Virgin Orbit, détenue en partie par le milliardaire Richard Branson, prévoit de lancer neuf satellites à partir d'une fusée LauncherOne fixée sous l'aile d'un Boeing 747 modifié, qui décollera lundi d'un nouveau port spatial situé en Cornouailles.

Sauf retard, ce sera la première fois qu'un satellite quittera le sol de l'Europe occidentale.

Pour l'instant, l'accent est mis sur les charges utiles commerciales d'entreprises telles que Space Forge, qui développe la fabrication en orbite.

Mais ce lancement est également considéré par beaucoup comme un projet de lancement plus rapide de satellites de capacité limitée à des fins militaires tactiques, dans le cadre de ce que les planificateurs appellent le "lancement réactif".

"L'Ukraine a réveillé le monde à bien des égards", a déclaré Dan Hart, directeur général de Virgin Orbit, lors d'une conférence de presse organisée dimanche dans le sud-ouest de l'Angleterre.

"Il est clair que nous espérons une collaboration paneuropéenne et américaine [...] et que nous soyons réactifs, de sorte que si quelque chose se produit dans le monde, nous puissions envoyer des ressources sur place immédiatement", a-t-il déclaré lors de la réunion d'information préalable au lancement, qui a été suivie en ligne.

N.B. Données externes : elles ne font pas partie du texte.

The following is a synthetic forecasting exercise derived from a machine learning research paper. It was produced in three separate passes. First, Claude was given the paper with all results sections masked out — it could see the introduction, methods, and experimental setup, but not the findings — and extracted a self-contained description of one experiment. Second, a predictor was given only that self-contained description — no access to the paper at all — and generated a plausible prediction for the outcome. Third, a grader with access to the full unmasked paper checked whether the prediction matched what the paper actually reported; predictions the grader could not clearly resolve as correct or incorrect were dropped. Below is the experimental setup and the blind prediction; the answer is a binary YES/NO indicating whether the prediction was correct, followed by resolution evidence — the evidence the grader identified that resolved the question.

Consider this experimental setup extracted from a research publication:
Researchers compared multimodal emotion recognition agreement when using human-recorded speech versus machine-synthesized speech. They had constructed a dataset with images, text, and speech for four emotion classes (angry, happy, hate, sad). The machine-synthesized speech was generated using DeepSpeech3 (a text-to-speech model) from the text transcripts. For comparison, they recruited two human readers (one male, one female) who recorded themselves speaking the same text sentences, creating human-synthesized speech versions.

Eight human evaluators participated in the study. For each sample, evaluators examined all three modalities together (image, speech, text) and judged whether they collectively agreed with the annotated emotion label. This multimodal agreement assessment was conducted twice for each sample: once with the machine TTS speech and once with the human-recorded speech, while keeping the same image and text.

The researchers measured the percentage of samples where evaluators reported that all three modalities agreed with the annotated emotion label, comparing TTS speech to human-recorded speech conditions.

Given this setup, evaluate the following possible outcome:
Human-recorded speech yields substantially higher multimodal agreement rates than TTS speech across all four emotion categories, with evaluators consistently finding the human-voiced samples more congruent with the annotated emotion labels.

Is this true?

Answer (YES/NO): NO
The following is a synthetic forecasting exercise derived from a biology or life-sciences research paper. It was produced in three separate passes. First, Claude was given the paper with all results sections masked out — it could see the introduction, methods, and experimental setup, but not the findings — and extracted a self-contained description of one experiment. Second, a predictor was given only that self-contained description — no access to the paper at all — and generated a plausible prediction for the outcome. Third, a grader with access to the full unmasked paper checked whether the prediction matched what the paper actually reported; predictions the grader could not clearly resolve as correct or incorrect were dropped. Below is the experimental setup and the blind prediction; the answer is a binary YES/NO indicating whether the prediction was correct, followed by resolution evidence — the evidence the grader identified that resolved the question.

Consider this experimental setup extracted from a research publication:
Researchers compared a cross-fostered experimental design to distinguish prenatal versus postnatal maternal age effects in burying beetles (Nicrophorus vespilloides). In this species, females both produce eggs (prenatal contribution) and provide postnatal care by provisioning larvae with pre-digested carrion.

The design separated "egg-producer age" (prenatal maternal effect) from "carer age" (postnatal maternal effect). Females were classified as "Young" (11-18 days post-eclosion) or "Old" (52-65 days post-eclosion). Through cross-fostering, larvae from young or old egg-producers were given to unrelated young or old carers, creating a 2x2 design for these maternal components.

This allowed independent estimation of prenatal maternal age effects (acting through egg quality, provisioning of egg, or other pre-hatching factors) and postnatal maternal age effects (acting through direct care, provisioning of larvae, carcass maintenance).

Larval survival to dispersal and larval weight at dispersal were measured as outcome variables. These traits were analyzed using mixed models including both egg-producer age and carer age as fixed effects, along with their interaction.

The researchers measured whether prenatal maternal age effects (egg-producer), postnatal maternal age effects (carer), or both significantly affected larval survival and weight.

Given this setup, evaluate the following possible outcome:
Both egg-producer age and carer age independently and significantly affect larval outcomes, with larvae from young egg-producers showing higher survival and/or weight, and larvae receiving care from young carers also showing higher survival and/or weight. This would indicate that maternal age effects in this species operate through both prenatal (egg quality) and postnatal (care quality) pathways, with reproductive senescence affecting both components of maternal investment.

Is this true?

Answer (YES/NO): NO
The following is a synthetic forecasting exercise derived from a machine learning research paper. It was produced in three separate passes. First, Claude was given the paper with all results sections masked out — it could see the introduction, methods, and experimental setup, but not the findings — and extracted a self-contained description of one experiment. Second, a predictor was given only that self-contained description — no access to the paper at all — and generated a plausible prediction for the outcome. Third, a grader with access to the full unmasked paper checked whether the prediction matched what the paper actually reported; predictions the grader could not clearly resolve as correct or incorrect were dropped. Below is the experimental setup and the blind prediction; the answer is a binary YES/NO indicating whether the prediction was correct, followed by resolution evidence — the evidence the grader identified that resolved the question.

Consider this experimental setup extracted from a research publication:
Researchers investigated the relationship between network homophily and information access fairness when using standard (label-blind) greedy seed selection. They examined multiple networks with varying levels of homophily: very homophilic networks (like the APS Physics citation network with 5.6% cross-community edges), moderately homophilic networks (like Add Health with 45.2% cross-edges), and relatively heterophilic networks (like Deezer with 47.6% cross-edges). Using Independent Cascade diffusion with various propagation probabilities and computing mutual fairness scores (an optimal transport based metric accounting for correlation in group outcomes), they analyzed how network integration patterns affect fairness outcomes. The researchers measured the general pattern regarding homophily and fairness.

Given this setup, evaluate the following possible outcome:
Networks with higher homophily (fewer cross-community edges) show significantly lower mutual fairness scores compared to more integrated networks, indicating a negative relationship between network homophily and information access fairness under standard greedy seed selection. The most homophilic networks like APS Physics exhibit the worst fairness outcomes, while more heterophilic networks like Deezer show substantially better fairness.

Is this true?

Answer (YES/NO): NO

Virgin Orbit a déclaré l'année dernière que la Royal Air Force britannique effectuait des exercices pour démontrer la valeur du "lancement réactif".

La Grande-Bretagne a fait une brève incursion dans les activités de lancement spatial à la fin des années 1960 et au début des années 1970, lorsque sa fusée Black Arrow a été annulée après une seule mission réussie.

Les quatre lancements de la fusée ont eu lieu en Australie, à une époque où les satellites commerciaux existaient à peine.

Aujourd'hui, des constellations de satellites miniaturisés sont à l'origine d'une explosion de l'activité commerciale en orbite terrestre basse.

SOUPLESSE ET AGILITÉ

La mise en orbite basse de petits satellites à court terme ne servirait qu'à combler les lacunes temporaires dans la couverture des grands satellites espions, mais les experts estiment que cette technologie présente un double potentiel civil et militaire et qu'elle pourrait permettre de répartir les coûts.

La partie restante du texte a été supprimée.